- _Required work_:
A: Set down everything in the passage on unit testing from "5.2.1 Unit Tests" down to "check the status)", word for word.
B: How many lines of the entries contain the word "measured"? Reply with the number alone.

─── Page

Pycharm is used as the editor for coding. Each of the module can be tested by running the program in debug mode. Breakpoints are provided at necessary points and code is examined line by line for better understanding. Inputs are given in such a way that the code is examined for all possible inputs including the edge cases. Initially code is tested for a sample data set so that it takes lesser time for execution. The sample data set contains inputs that tests all the exceptions in the code. Once the sample data set runs successfully, the program is run for the whole set of input data.
5.2 Unit testing of the main module
Testing is an integral part of software development. Performing unit testing reduces the risk of failure of the whole component at the end. Each module/sub-component of the product is tested for the functionality it is expected to achieve after fabrication/design. It also helps to identify bugs and errors at early stages. Unit testing tries to create individual modules which are not dependant on each other. Hence failure of a single component/module does not affect the performance of the whole system. Replacement of that specific module can bring back the whole system to normal working. Hence identifying bugs in the system becomes much easier.
5.2.1 Unit Tests for Prometheus Server
The following show the test cases for identifying the states of the application used for monitoring
Sl No. of Test Case
1
Name of Test Case
Active state of Prometheus server
Feature being Tested
To check if prometheus server is started and is continuously running
Description
The prometheus server is started as a daemon process on port 9090 and its activity is monitored by checking its status
Sample Input
Sudo systemctl status prometheus(command to check the status)
Expected Output
Server is in the running state
Actual Output
Server is in the running state
Remarks
Server has to be monitored continuously for its up state
Table 5.1 Test case to demonstrate active state of Prometheus server
Figure 5.1 Test case Snapshot for Prometheus Server
The above table and figure shows that active states of the Prometheus servers. The servers are started whenever monitoring is required, which will be running in the background. The status of the server can be seen by commands.
Sl No. of Test Case
2
Name of Test Case
To check for state of postgres,Redis,mongodb and elastic search servers
Feature being Tested
To check for up/active status of the above servers
Description
To continuously use database services,all the above services should be up
Sample Input
hostname,port,username,password
Expected Output
Active state of all the above servers
Actual Output
Active state of all the above servers
Remarks
All the servers are always running
Table 5.2 Test case to demonstrate active state of various servers
Above table represent test case for all the applications running at remote places which includes database server, application servers etc.

──────
─── Given entries

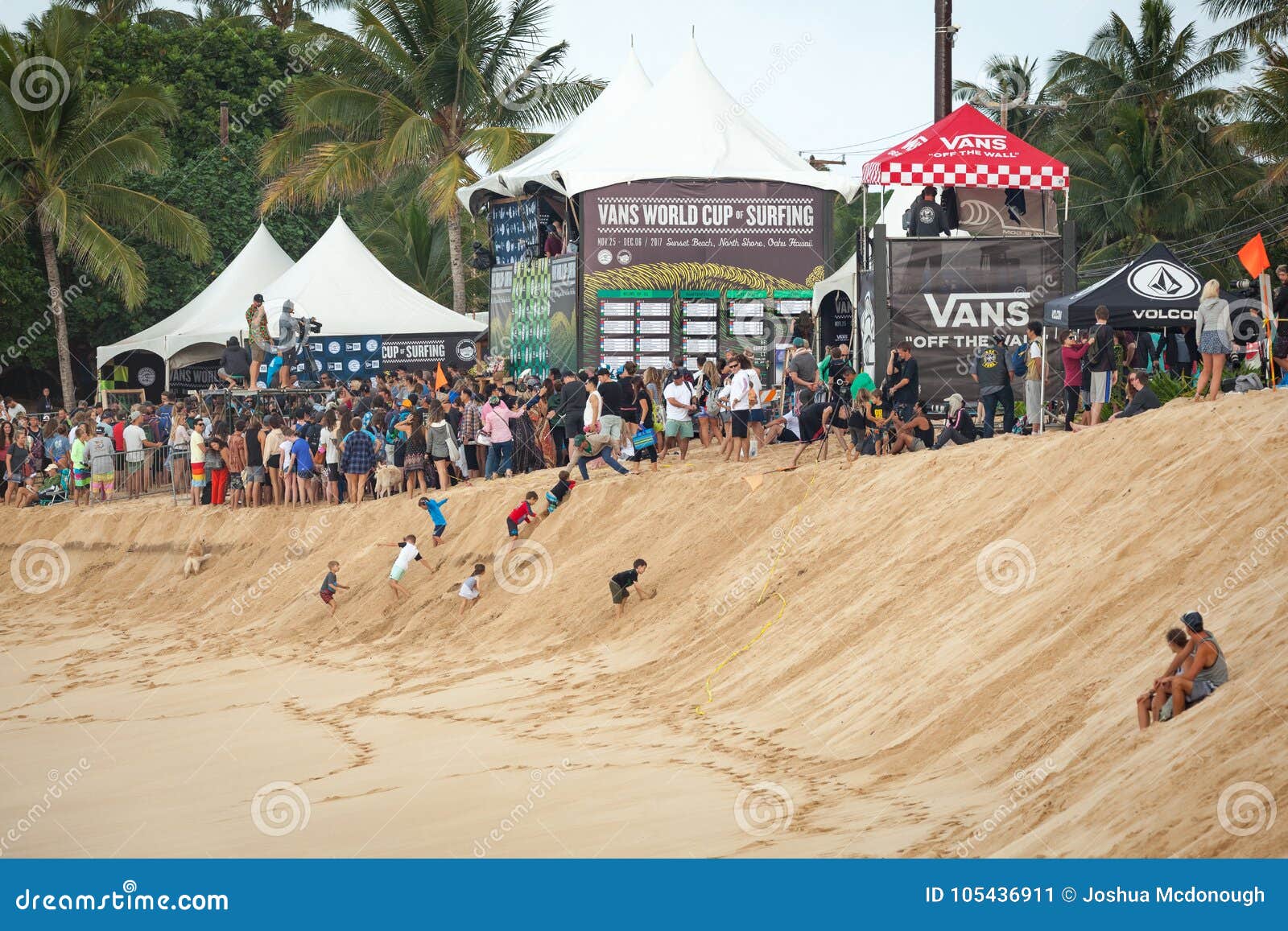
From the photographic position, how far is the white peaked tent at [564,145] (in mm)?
27875

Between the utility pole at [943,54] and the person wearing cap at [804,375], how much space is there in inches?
154

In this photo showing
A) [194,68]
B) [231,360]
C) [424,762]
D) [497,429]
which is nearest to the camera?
[424,762]

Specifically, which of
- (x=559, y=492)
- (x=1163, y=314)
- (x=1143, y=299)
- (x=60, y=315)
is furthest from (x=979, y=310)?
(x=60, y=315)

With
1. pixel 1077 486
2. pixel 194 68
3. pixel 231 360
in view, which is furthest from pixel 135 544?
pixel 194 68

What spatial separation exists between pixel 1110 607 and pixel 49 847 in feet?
29.6

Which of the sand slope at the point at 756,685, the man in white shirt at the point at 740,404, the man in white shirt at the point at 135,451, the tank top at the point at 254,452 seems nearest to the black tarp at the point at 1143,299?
the sand slope at the point at 756,685

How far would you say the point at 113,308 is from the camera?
4309 centimetres

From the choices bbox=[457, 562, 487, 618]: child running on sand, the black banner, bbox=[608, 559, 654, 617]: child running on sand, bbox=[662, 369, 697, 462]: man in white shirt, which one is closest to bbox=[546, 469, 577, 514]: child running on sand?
bbox=[457, 562, 487, 618]: child running on sand

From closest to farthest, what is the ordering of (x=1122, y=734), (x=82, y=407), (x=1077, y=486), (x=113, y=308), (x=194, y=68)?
(x=1122, y=734)
(x=1077, y=486)
(x=82, y=407)
(x=113, y=308)
(x=194, y=68)

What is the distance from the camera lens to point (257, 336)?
88.3 ft

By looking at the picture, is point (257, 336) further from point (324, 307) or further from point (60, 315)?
A: point (60, 315)

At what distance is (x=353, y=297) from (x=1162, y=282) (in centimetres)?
2025

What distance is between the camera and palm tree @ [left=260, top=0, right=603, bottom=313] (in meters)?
33.9

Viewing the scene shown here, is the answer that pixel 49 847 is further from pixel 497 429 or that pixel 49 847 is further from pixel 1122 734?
pixel 497 429
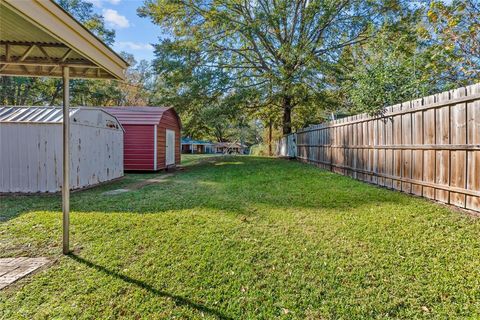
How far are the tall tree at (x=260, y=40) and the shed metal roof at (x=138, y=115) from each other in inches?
104

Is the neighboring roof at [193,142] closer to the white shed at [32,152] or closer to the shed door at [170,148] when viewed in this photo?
the shed door at [170,148]

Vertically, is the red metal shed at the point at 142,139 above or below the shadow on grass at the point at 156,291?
above

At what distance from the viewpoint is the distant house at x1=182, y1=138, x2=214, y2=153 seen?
48.6m

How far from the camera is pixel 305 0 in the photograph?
534 inches

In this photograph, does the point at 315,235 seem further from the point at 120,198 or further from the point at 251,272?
the point at 120,198

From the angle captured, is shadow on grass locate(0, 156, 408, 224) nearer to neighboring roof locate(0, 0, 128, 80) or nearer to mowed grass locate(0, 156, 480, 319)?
mowed grass locate(0, 156, 480, 319)

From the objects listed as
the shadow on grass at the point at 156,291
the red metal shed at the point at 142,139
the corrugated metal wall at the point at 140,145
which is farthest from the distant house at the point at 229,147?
the shadow on grass at the point at 156,291

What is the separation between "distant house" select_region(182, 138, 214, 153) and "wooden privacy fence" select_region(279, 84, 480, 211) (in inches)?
1693

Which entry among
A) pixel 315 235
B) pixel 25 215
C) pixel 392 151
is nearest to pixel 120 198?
pixel 25 215

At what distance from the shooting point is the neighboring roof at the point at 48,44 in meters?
1.94

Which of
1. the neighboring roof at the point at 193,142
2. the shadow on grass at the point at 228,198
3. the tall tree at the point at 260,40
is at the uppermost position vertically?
the tall tree at the point at 260,40

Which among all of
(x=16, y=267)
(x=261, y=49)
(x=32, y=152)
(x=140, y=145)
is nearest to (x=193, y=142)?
(x=261, y=49)

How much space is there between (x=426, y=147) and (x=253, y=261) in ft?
12.1

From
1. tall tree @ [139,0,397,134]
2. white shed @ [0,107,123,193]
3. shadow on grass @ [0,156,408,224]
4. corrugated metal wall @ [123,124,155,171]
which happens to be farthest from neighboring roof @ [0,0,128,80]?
tall tree @ [139,0,397,134]
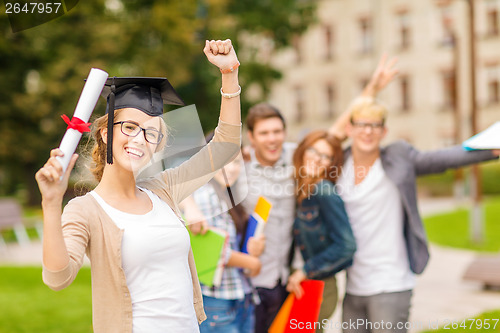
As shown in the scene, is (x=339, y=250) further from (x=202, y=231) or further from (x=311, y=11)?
(x=311, y=11)

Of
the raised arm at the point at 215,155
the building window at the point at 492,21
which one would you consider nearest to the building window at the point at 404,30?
the building window at the point at 492,21

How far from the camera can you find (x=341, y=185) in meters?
3.62

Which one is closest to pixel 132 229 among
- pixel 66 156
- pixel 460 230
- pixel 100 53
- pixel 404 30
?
pixel 66 156

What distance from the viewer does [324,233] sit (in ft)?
11.5

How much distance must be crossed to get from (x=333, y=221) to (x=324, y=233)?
0.12m

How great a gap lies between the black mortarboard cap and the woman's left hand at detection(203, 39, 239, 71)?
20 centimetres

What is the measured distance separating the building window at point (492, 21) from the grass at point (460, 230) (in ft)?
48.7

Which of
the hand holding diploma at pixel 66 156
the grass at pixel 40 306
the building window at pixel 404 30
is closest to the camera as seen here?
the hand holding diploma at pixel 66 156

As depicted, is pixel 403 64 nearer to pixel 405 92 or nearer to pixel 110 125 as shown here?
pixel 405 92

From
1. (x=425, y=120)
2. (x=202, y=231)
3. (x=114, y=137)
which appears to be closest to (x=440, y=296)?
(x=202, y=231)

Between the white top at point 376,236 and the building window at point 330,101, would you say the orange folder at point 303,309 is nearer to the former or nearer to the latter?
the white top at point 376,236

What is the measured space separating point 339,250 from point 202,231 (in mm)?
767

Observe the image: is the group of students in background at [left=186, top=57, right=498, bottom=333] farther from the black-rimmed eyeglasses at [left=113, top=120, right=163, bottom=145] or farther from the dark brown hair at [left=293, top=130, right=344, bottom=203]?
the black-rimmed eyeglasses at [left=113, top=120, right=163, bottom=145]

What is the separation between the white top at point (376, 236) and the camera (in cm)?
347
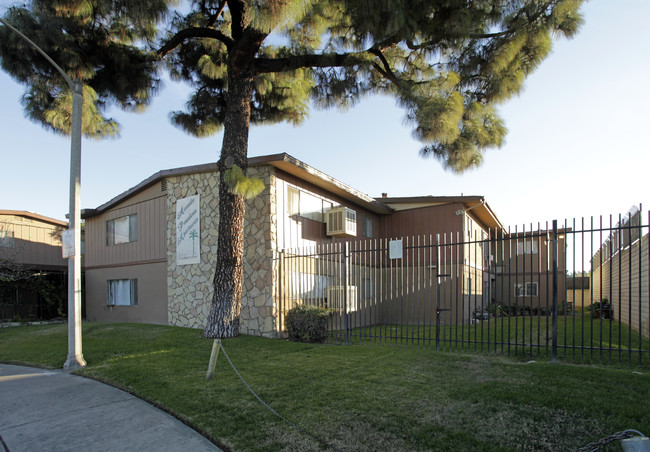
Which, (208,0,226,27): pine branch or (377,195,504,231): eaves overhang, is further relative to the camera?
(377,195,504,231): eaves overhang

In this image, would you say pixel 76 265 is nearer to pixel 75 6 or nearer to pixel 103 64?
pixel 75 6

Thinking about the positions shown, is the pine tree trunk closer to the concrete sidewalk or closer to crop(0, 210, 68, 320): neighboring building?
the concrete sidewalk

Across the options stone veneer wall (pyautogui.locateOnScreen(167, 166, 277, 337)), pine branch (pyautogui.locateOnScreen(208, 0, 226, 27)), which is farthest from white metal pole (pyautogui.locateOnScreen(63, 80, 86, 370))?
pine branch (pyautogui.locateOnScreen(208, 0, 226, 27))

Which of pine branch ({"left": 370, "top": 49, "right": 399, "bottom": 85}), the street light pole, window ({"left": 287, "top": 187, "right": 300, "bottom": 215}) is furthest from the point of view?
window ({"left": 287, "top": 187, "right": 300, "bottom": 215})

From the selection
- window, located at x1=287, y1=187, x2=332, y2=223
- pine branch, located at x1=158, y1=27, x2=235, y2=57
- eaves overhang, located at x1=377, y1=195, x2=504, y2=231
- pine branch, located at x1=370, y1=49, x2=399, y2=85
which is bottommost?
window, located at x1=287, y1=187, x2=332, y2=223

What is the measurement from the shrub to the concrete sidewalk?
4769mm

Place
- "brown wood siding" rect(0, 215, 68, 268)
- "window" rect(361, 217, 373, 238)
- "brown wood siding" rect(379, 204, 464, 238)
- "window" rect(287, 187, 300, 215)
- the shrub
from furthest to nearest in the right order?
"brown wood siding" rect(0, 215, 68, 268)
"brown wood siding" rect(379, 204, 464, 238)
"window" rect(361, 217, 373, 238)
"window" rect(287, 187, 300, 215)
the shrub

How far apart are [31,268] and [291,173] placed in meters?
13.7

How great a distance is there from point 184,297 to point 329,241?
16.3 feet

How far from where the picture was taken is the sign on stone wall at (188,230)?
41.7ft

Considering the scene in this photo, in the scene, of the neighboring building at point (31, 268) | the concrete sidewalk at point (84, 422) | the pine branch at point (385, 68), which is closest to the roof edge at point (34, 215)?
the neighboring building at point (31, 268)

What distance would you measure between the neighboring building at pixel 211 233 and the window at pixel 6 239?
3.41 m

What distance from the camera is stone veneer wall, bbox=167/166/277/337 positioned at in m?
11.2

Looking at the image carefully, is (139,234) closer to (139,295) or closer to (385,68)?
(139,295)
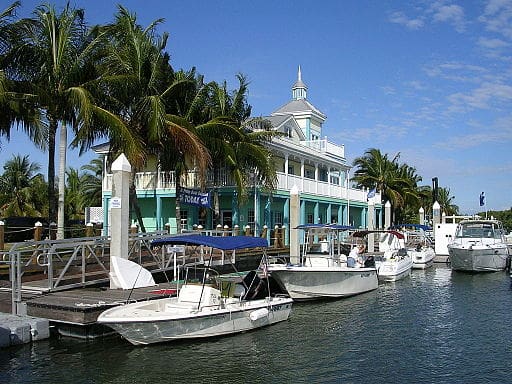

──────

- _Full answers_:
A:
5.2.1 Unit Tests for Prometheus Server
The following show the test cases for identifying the states of the application used for monitoring
Sl No. of Test Case
1
Name of Test Case
Active state of Prometheus server
Feature being Tested
To check if prometheus server is started and is continuously running
Description
The prometheus server is started as a daemon process on port 9090 and its activity is monitored by checking its status
Sample Input
Sudo systemctl status prometheus(command to check the status)

B: 2